Photogr. André Morin © Adagp, Paris

"Mur de poils de carotte" (2000)

Mode d’emploi, ingrédients : purée de carottes,
Purée de pommes de terre, eau, CD Rom documentaire
Dimensions variables
Frac Midi-Pyrénées, les Abattoirs, Toulouse
Inv. : 2001.2.22

 

Sur les murs d’une salle du musée, une étrange substance d’un orange marbré s’est emparée des cimaises. L’odeur, âcre et chaude, renseigne avant même le regard : la moisissure s’étend en pompons blancs duveteux, en tâches verdâtres explorant tout le camaïeu de la décomposition. La purée de carottes et de pommes de terre en voit des vertes et des pas mûres ! Ou plutôt… est un peu trop mûre…

 

L’œuvre de Michel Blazy est en réalité une petite recette. Pour la réaliser, l'artiste n’intervient pas, il délègue la réalisation aux agents du musée, et son évolution relève du seul hasard, du « laisser-faire » Duchampien. Ce que le musée achète, c’est un protocole, qu’un petit classeur expose en quelques croquis.
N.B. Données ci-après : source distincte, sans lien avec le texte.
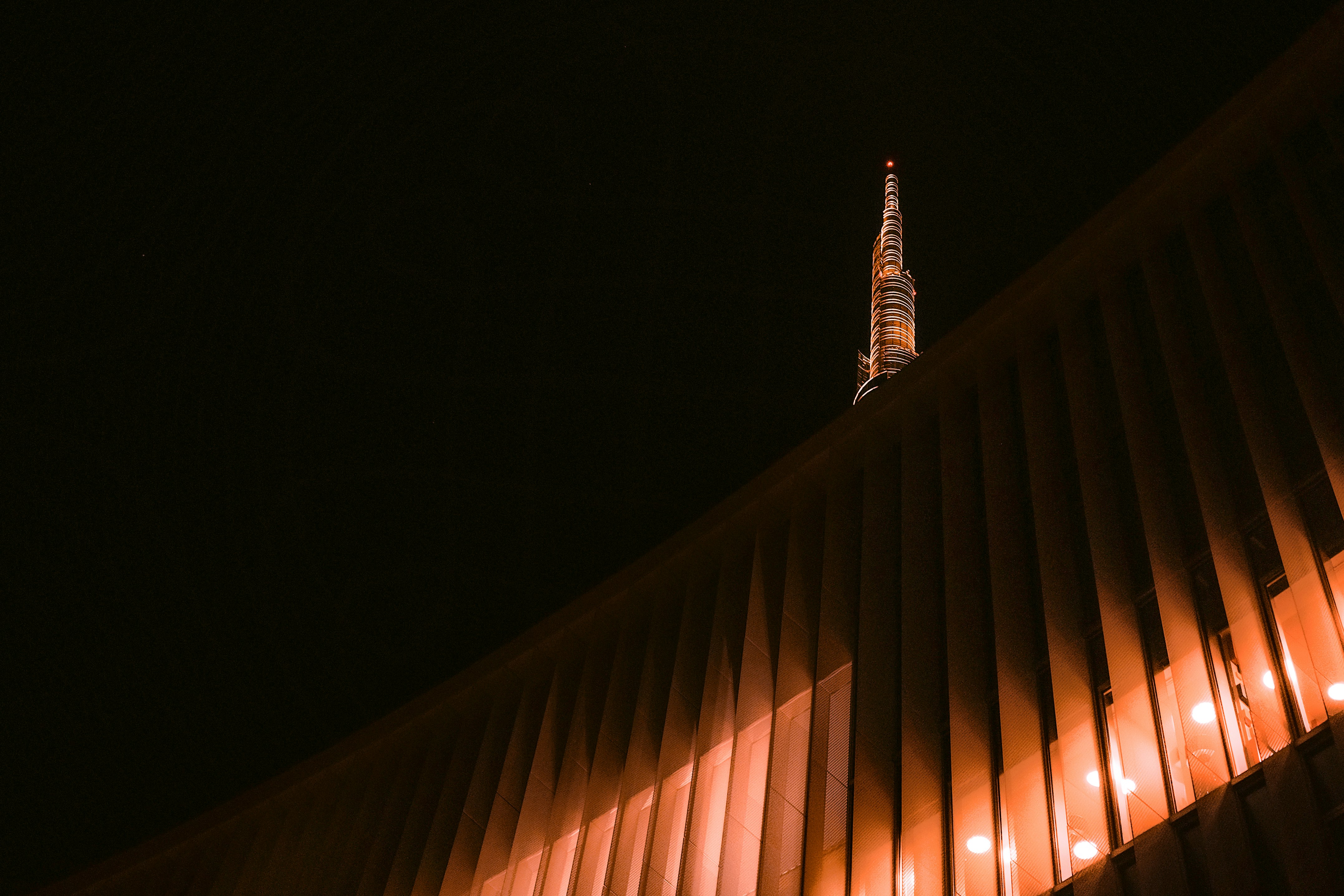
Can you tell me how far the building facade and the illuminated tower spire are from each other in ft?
60.6

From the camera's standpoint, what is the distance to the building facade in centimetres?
849

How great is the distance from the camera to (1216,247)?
11672mm

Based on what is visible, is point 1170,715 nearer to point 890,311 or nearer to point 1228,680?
point 1228,680

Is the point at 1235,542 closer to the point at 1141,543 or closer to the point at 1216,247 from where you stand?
the point at 1141,543

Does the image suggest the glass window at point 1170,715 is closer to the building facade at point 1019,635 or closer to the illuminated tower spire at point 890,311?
the building facade at point 1019,635

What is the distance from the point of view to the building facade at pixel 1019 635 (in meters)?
8.49

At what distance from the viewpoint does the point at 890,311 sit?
35.3 m

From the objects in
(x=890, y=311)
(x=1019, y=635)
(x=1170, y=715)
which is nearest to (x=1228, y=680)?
(x=1170, y=715)

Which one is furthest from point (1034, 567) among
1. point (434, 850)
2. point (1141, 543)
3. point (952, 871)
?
point (434, 850)

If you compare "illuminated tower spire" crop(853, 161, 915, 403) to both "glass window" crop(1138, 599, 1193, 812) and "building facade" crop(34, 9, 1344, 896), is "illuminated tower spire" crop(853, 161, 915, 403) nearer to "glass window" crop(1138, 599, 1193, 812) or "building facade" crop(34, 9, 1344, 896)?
"building facade" crop(34, 9, 1344, 896)

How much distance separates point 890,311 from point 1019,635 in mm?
25865

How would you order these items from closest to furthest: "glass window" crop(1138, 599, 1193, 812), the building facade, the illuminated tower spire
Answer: "glass window" crop(1138, 599, 1193, 812)
the building facade
the illuminated tower spire

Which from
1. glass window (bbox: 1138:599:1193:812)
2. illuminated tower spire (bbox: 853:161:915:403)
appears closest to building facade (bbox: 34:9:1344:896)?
glass window (bbox: 1138:599:1193:812)

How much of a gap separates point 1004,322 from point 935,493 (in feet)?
7.14
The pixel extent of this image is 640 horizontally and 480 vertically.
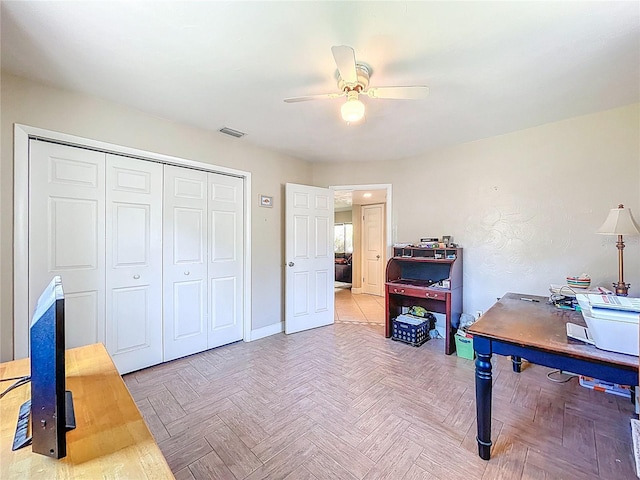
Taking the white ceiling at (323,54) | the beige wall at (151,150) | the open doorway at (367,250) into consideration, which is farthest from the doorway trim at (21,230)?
the open doorway at (367,250)

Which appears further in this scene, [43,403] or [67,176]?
[67,176]

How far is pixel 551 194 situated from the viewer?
9.23 ft

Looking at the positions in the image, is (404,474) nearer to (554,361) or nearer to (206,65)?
(554,361)

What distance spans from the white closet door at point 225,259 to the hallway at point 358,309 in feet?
5.41

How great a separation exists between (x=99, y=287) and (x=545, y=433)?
3.51 meters

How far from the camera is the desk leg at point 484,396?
1.58m

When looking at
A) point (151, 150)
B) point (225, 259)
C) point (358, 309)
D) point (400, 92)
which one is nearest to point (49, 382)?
point (400, 92)

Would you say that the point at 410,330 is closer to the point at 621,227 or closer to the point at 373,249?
the point at 621,227

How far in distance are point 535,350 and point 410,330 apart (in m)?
1.89

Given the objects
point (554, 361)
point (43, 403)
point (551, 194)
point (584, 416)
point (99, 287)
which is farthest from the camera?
point (551, 194)

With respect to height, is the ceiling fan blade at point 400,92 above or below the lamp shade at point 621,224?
above

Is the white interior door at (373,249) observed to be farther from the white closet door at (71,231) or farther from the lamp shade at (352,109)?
the white closet door at (71,231)

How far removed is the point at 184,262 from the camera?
115 inches

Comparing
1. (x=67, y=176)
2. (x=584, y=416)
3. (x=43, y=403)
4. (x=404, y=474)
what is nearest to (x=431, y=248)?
(x=584, y=416)
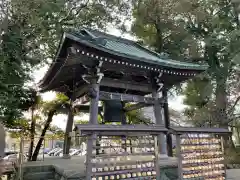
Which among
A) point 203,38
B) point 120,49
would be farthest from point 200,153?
point 203,38

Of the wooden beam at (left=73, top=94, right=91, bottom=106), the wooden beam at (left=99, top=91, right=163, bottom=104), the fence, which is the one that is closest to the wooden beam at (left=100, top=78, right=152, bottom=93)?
the wooden beam at (left=99, top=91, right=163, bottom=104)

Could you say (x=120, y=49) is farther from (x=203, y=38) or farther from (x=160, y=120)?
(x=203, y=38)

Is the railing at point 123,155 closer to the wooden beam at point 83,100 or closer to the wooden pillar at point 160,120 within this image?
the wooden pillar at point 160,120

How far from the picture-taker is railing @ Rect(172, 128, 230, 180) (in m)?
5.69

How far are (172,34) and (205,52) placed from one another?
97.7 inches

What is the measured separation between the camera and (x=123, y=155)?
506 centimetres

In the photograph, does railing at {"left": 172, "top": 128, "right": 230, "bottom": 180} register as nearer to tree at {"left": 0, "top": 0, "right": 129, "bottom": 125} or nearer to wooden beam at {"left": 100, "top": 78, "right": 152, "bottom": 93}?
wooden beam at {"left": 100, "top": 78, "right": 152, "bottom": 93}

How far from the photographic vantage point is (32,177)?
21.8 feet

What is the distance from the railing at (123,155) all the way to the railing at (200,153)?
2.37 feet

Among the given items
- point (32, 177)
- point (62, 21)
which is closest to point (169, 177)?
point (32, 177)

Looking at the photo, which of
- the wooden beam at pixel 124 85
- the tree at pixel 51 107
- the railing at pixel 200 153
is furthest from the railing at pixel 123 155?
the tree at pixel 51 107

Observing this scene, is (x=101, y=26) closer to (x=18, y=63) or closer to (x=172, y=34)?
(x=172, y=34)

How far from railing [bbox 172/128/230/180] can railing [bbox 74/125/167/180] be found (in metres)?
0.72

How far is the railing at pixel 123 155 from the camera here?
4738 mm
Une purée de carotte décongelée est mélangée à des flocons de purée de pomme de terre, et la mixture est posée comme un enduit sur le nombre de murs souhaités.

 

Deux murs étaient présentés en 2002 et 2010 aux Abattoirs, lors des expositions "Des oeuvres à vivre" et "10 ans : un musée, un Frac, une collection", alors qu’aux Moulins Albigeois en 2002, pour l'exposition "Instant mashed patatoïd - Michel Blazy", deux pièces complètes en étaient recouvertes. Cette recette n’est pas secrète, et si elle est réalisée à grande échelle dans des lieux d’exposition, elle peut tout aussi bien être exécutée à domicile sur un support réduit. Reproductible à l’envi, le principe est celui d’une œuvre qui n’a pas de forme intangible, son évolution aléatoire et variable s’adapte partout. Ainsi l’école élémentaire Ernest Renan de Toulouse a-t-elle tenté l’expérience avec ses élèves en 2005, avec l'exposition "Le musée vient nous visiter", mais elle a également été réalisée à l’Université de Toulouse II - le Mirail en 2004, à l'occasion de l'exposition "Comme à la maison".

Pour enclencher le processus de l’œuvre (l’avarie de la surface), l’enduit de carotte doit être bâché immédiatement après sa pose. La mini-serre aide à créer un environnement humide et chaud (que l’artiste préconise par une hygrométrie à 70% et une température de 20°C), favorable au développement des moisissures qui viendront moucheter les murs.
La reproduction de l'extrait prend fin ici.